**Work to be completed**
List all the lines in these records that hold "over".

-*-*-

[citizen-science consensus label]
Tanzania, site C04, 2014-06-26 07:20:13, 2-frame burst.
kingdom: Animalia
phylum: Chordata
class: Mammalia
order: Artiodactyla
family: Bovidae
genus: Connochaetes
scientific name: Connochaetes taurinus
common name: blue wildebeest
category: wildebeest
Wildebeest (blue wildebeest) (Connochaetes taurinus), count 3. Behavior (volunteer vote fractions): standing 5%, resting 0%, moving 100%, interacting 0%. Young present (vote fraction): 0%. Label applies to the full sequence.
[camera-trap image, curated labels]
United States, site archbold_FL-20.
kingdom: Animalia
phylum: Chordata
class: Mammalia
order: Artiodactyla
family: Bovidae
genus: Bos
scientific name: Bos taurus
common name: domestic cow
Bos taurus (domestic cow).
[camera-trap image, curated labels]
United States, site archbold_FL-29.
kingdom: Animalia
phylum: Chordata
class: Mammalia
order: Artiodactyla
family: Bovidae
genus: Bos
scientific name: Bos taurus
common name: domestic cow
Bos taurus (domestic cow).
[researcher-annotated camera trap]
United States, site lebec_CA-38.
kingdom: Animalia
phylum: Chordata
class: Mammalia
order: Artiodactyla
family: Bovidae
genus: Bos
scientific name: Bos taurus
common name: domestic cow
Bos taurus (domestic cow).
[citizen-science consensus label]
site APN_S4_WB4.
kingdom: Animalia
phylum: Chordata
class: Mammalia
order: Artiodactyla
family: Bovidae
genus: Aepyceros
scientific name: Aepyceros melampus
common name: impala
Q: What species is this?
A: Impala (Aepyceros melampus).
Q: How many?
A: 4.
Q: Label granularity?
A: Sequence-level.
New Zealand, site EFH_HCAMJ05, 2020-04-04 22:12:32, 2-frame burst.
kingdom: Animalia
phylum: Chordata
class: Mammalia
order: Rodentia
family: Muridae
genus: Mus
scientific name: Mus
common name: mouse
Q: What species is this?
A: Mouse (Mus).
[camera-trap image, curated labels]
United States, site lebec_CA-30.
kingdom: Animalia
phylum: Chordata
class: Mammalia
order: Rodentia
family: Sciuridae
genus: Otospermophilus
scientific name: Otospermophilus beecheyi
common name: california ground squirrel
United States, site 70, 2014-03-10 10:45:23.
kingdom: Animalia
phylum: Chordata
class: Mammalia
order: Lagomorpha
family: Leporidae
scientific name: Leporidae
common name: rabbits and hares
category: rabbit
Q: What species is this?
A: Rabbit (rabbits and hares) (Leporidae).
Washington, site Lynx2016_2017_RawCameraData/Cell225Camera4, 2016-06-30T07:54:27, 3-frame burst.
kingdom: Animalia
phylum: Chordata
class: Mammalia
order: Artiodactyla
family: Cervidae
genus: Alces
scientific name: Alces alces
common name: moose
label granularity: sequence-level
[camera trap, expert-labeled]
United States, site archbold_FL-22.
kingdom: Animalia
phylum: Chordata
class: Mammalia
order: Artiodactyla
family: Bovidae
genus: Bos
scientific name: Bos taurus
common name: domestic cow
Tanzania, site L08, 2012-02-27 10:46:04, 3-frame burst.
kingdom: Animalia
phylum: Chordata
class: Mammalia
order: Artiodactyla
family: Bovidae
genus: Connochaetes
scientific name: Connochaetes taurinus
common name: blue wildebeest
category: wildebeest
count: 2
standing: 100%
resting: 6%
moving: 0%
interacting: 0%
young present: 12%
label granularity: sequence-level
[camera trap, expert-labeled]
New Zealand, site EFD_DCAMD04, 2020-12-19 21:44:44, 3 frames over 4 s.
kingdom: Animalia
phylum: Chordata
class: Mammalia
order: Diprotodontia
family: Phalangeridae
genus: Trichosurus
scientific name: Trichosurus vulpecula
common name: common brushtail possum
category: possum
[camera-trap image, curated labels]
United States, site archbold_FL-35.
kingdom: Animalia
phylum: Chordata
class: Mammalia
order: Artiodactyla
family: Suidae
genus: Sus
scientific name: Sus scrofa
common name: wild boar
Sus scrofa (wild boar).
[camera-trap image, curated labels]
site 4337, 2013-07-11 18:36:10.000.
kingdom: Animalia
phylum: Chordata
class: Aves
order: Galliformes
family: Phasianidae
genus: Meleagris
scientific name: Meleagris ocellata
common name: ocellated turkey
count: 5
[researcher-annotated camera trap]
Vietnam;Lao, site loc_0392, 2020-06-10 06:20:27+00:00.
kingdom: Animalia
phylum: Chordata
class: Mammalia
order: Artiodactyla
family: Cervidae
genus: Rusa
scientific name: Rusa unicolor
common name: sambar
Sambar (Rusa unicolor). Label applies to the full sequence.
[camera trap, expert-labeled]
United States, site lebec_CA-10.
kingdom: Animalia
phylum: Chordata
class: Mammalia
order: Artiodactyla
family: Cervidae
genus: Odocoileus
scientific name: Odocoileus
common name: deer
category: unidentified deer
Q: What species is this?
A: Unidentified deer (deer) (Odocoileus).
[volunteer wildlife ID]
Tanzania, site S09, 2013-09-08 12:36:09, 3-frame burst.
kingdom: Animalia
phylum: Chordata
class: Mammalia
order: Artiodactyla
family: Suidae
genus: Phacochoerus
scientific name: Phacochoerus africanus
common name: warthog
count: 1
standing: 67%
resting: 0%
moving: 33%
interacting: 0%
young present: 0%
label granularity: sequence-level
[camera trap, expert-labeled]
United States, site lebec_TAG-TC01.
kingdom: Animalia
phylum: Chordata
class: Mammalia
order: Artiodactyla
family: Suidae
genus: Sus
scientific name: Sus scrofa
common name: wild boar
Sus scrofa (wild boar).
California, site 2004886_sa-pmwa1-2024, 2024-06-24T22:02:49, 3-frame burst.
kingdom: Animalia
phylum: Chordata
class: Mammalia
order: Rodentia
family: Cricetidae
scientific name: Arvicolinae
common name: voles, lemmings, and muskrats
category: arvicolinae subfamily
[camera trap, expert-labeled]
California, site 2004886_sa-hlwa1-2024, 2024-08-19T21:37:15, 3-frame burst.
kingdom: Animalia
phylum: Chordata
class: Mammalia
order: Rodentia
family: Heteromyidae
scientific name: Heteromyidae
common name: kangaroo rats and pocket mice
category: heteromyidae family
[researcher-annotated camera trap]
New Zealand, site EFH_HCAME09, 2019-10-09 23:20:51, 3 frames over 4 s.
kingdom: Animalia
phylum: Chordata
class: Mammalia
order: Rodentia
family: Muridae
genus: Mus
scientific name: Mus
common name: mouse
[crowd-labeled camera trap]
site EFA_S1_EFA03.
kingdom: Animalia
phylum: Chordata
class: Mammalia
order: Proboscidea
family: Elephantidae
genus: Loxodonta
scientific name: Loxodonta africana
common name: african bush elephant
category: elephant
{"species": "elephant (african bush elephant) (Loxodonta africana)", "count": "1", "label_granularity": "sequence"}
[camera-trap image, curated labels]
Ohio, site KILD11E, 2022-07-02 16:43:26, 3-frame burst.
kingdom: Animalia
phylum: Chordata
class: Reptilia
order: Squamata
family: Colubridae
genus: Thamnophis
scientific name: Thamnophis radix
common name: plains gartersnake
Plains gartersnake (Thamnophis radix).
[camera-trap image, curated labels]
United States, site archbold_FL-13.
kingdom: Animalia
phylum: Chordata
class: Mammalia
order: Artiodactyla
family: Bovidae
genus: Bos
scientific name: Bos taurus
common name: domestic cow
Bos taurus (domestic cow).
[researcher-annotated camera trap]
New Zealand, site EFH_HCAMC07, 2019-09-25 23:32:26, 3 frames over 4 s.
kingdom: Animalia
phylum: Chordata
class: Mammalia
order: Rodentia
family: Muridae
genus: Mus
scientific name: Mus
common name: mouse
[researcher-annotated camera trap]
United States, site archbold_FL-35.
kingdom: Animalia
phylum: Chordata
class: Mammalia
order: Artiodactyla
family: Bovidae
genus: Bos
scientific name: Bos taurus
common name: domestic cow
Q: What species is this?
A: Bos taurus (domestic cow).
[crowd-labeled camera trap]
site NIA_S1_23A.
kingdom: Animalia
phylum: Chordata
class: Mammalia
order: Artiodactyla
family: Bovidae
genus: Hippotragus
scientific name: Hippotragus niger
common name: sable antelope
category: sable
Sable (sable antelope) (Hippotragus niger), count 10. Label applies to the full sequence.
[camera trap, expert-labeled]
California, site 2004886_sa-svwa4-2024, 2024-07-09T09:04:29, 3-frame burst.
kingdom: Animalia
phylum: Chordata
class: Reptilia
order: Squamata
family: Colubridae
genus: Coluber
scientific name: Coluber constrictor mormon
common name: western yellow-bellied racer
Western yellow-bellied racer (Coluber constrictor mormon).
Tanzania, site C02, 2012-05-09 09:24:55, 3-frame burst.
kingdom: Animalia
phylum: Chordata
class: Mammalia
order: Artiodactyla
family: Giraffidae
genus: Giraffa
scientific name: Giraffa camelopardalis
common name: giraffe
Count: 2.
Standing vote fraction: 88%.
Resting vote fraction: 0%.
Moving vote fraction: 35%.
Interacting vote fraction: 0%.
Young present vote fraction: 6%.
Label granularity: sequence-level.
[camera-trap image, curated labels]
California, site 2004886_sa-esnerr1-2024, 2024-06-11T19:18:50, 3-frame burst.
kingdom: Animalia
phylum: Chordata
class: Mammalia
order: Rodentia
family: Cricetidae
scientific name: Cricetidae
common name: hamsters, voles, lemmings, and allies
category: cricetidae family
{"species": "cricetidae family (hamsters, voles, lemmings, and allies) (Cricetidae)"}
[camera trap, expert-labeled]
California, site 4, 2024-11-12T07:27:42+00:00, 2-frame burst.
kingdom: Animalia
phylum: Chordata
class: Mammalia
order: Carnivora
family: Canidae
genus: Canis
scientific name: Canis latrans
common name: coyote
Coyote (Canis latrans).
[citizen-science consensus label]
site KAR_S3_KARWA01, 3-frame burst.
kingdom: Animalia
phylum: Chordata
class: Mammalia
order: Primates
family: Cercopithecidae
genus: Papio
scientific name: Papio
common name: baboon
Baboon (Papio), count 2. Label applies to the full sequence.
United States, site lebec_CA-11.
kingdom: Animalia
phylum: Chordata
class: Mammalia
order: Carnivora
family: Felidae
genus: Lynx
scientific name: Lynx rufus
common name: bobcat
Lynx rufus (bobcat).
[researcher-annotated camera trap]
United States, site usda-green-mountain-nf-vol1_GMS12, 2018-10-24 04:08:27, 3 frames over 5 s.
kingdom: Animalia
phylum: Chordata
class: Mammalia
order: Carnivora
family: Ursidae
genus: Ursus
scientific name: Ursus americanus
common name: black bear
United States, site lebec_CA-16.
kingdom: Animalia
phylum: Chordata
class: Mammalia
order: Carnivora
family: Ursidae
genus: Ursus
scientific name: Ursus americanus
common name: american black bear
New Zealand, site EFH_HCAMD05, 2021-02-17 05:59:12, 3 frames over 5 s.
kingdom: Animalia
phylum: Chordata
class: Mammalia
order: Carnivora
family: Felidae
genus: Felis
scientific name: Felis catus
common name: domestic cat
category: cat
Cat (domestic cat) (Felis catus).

-*-*-

**Task solution**
New Zealand, site EFD_DCAMD04, 2020-12-19 21:44:44, 3 frames over 4 s.
New Zealand, site EFH_HCAME09, 2019-10-09 23:20:51, 3 frames over 4 s.
New Zealand, site EFH_HCAMC07, 2019-09-25 23:32:26, 3 frames over 4 s.
United States, site usda-green-mountain-nf-vol1_GMS12, 2018-10-24 04:08:27, 3 frames over 5 s.
New Zealand, site EFH_HCAMD05, 2021-02-17 05:59:12, 3 frames over 5 s.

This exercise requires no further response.